LAS VEGAS—The Internext Expo offered its primary legal panel on Thursday, “Law & Order: Understanding the Biggest Legal Issues Facing Adult Entertainment,” and the panel, which consisted of four prominent attorneys serving the adult industry, told the SRO audience what it will need to help it survive over the coming year.
Leading the panel was Lawrence G. Walters, the Florida-based attorney who noted that he’s been on such panels at Internext for the past 20 years. Also taking the stage were D. Gill Sperlein, former in-house counsel for Titan Media, who does a lot of trademark/copyright work but who also helped a group of San Francisco sex workers challenge the state’s prostitution laws; Corey Silverstein, a Michigan-based attorney whose clientele have included hosting companies, affiliate programs, content producers, processing companies, website owners and performers; and Robert Corn-Revere, who’s been involved in some of the biggest First Amendment cases of the past 30 years, representing companies and individuals both in and out of the adult industry.

■ Supplied data:
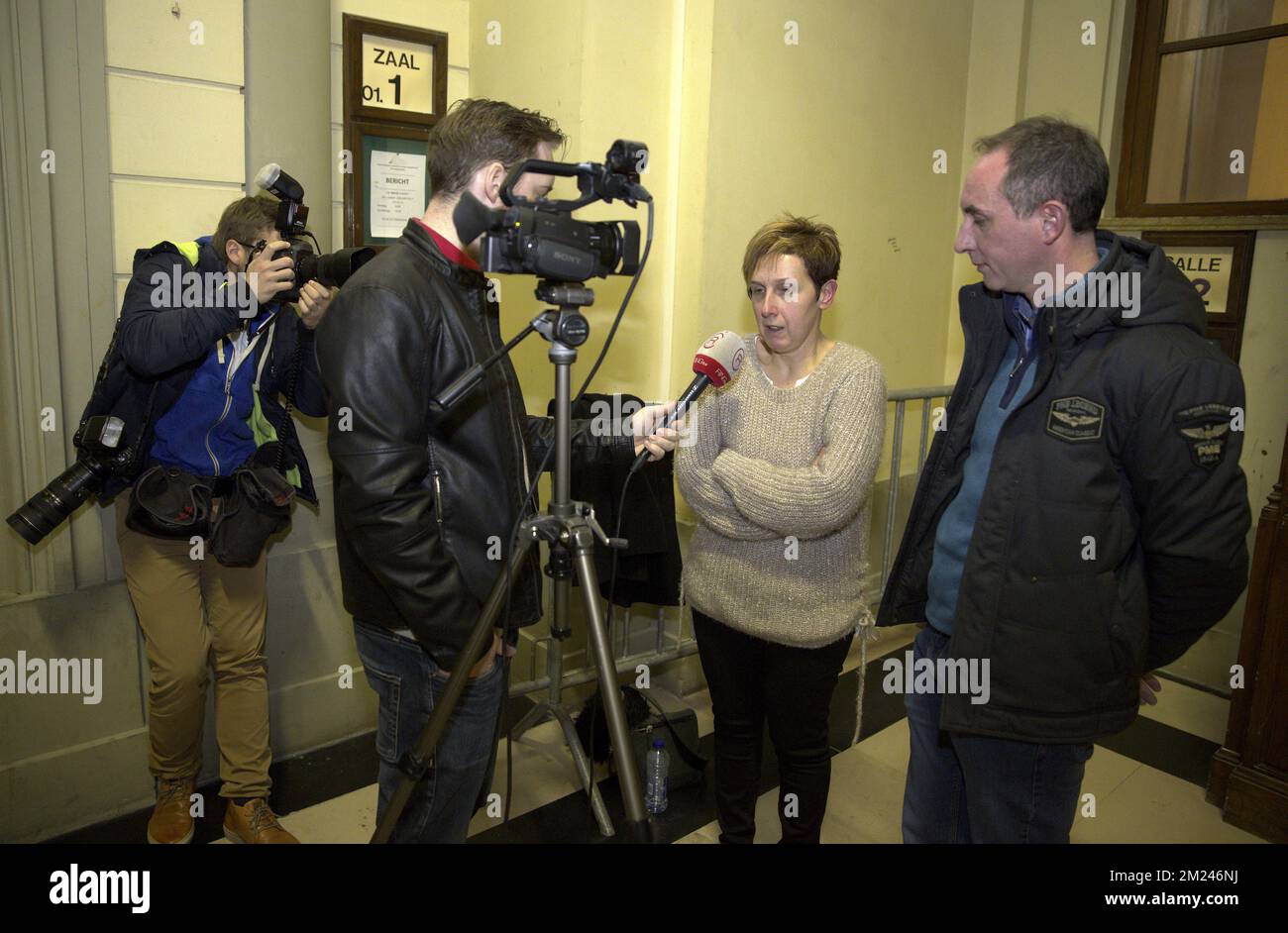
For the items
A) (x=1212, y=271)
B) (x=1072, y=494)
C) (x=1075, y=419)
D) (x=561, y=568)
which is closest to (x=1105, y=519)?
(x=1072, y=494)

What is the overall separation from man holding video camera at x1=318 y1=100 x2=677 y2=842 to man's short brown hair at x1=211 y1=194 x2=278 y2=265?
683 millimetres

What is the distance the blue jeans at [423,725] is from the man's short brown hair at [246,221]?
3.27 feet

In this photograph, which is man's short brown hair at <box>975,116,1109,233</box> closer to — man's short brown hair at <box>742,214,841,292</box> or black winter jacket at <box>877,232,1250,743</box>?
black winter jacket at <box>877,232,1250,743</box>

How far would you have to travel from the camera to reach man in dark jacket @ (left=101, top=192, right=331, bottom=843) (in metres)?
1.91

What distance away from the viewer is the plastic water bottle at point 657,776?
243 centimetres

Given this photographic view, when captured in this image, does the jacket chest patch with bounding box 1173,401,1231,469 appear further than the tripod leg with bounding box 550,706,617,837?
No

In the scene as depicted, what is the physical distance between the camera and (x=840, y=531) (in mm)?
1970

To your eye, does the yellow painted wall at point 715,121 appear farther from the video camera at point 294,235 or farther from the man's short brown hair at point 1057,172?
the man's short brown hair at point 1057,172

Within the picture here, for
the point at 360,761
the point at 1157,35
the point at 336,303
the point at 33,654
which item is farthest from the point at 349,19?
the point at 1157,35

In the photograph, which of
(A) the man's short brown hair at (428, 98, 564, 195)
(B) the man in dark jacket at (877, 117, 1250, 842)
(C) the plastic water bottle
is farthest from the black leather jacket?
(C) the plastic water bottle

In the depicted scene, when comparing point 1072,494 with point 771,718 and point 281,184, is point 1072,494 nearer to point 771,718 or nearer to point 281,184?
point 771,718

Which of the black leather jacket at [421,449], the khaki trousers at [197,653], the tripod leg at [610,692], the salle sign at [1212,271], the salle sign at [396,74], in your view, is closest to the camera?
the tripod leg at [610,692]

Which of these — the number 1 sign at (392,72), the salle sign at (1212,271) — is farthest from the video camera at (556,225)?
the salle sign at (1212,271)
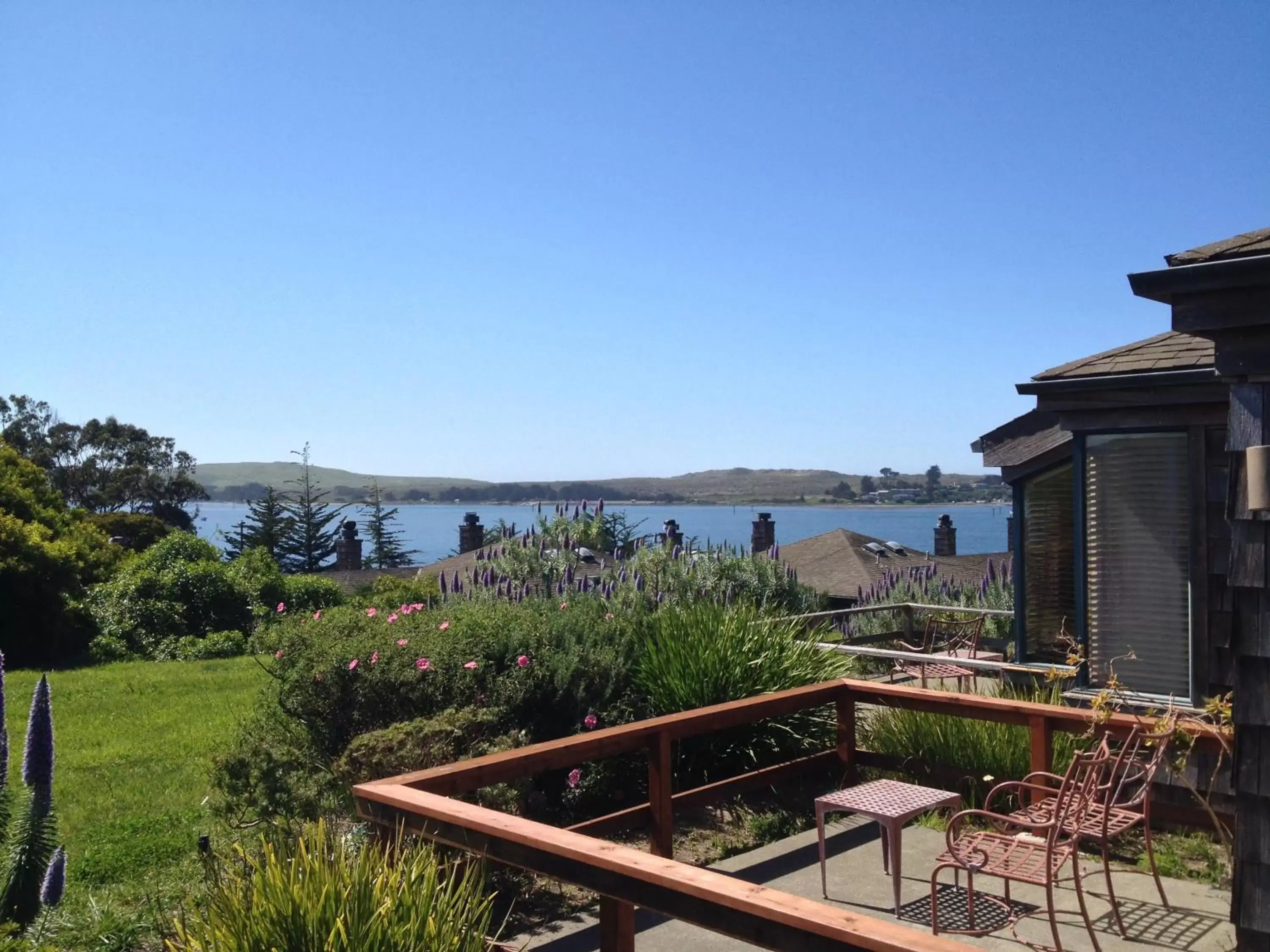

■ Objectives:
a) According to the Internext passage, for how many years has Lawrence G. Walters been on such panels at Internext?
b) Reproduce word for word the part of the Internext passage starting with "LAS VEGAS—The Internext" and going on through "the coming year.".

■ Task-by-task answers:
a) The past 20 years.

b)
LAS VEGAS—The Internext Expo offered its primary legal panel on Thursday, “Law & Order: Understanding the Biggest Legal Issues Facing Adult Entertainment,” and the panel, which consisted of four prominent attorneys serving the adult industry, told the SRO audience what it will need to help it survive over the coming year.